## WHAT YOU ARE ASKED TO DO
Copy each line in the data that includes the word "proper".

Extracted page text data
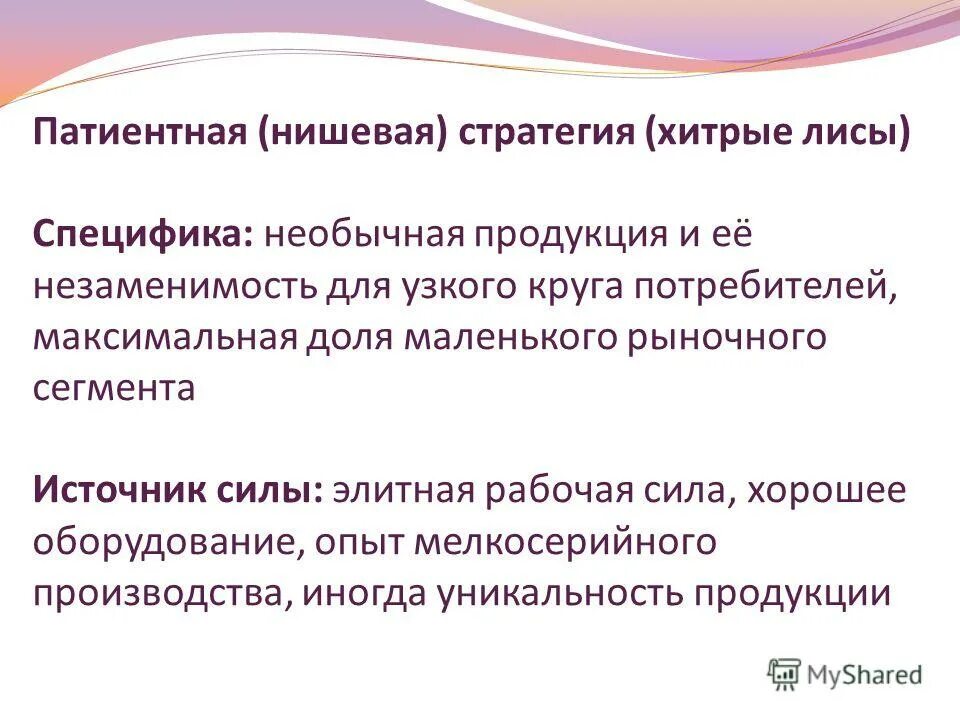 Патиентная (нишевая) стратегия (хитрые лисы)

Специфика: необычная продукция и её незаменимость для узкого круга потребителей, максимальная доля маленького рыночного сегмента

Источник силы: элитная рабочая сила, хорошее оборудование, опыт мелкосерийного производства, иногда уникальность продукции

MyShared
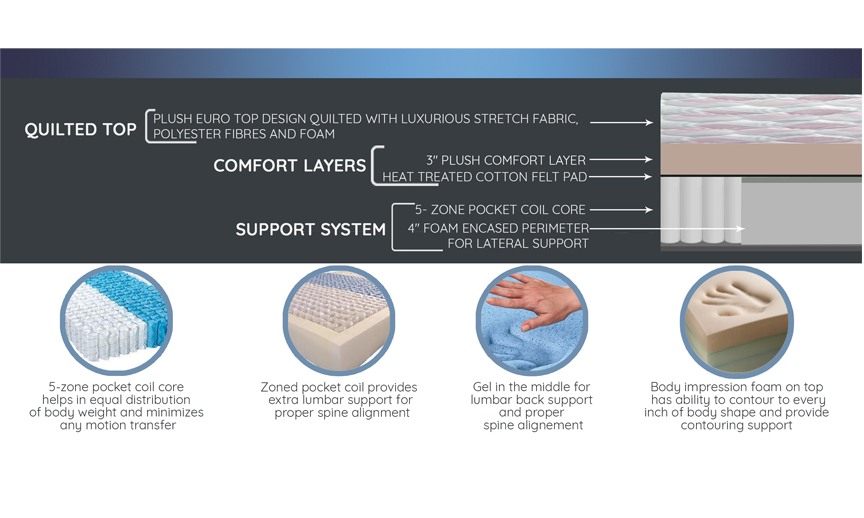 QUILTED TOP
PLUSH EURO TOP DESIGN QUILTED WITH LUXURIOUS STRETCH FABRIC, POLYESTER FIBRES AND FOAM

COMFORT LAYERS
3" PLUSH COMFORT LAYER
HEAT TREATED COTTON FELT PAD

SUPPORT SYSTEM
5- ZONE POCKET COIL CORE
4" FOAM ENCASED PERIMETER FOR LATERAL SUPPORT

5-zone pocket coil core helps in equal distribution of body weight and minimizes any motion transfer

Zoned pocket coil provides extra lumbar support for proper spine alignment

Gel in the middle for lumbar back support and proper spine alignement

Body impression foam on top has ability to contour to every inch of body shape and provide contouring support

## TASK OUTPUT
Zoned pocket coil provides extra lumbar support for proper spine alignment
Gel in the middle for lumbar back support and proper spine alignement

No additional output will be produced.